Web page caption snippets
════════════════════
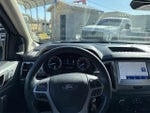 2023 Ranger Thumbnail 10
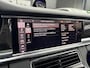 Porsche Panamera 4.0 Turbo S 700pk Pano Burmester Keramisch ACC Matrix HUD Sportuitlaat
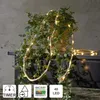 Star Trading LED-Lichterkette "Jutta", 40-tlg., Juteseil Produktbild-Vorschau 10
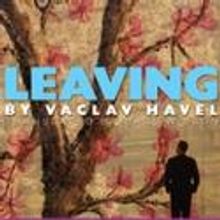 The Wilma Theater Celebrates Havel's Legacy 5/30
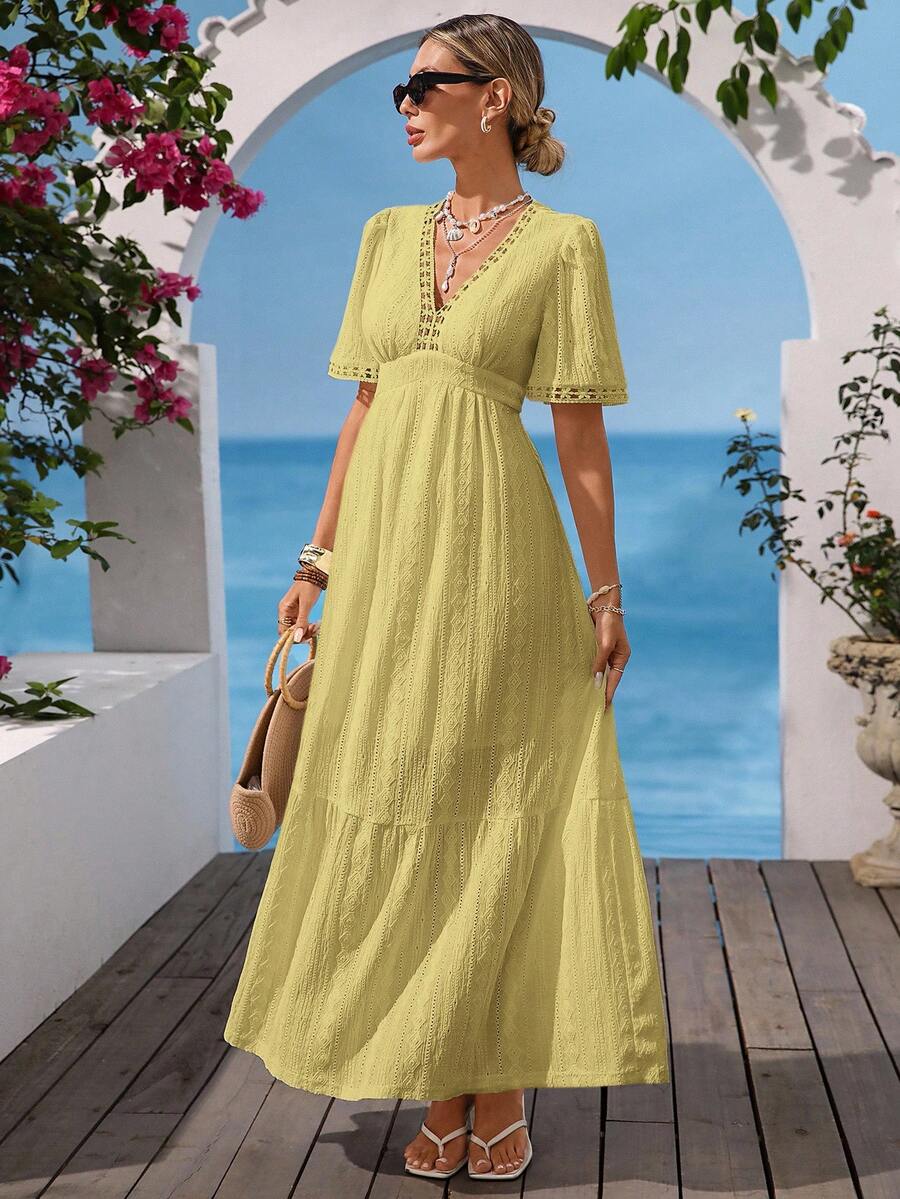//img.ltwebstatic.com/v4/j/pi/2026/02/03/52/177012421174ea39e62f8f18c551be5c32cca05870_thumbnail_900x.webp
════════════════════
▸ Problem to work on
Can you render all the records as a Markdown table with the columns "Row" and "Caption text," numbering each row, skipping any blank lines, and leaving out the pictures?

▸ Solution
| Row | Caption text |
|---|---|
| 1 |  2023 Ranger Thumbnail 10 |
| 2 |  Porsche Panamera 4.0 Turbo S 700pk Pano Burmester Keramisch ACC Matrix HUD Sportuitlaat |
| 3 |  Star Trading LED-Lichterkette "Jutta", 40-tlg., Juteseil Produktbild-Vorschau 10 |
| 4 |  The Wilma Theater Celebrates Havel's Legacy 5/30 |
| 5 | //img.ltwebstatic.com/v4/j/pi/2026/02/03/52/177012421174ea39e62f8f18c551be5c32cca05870_thumbnail_900x.webp |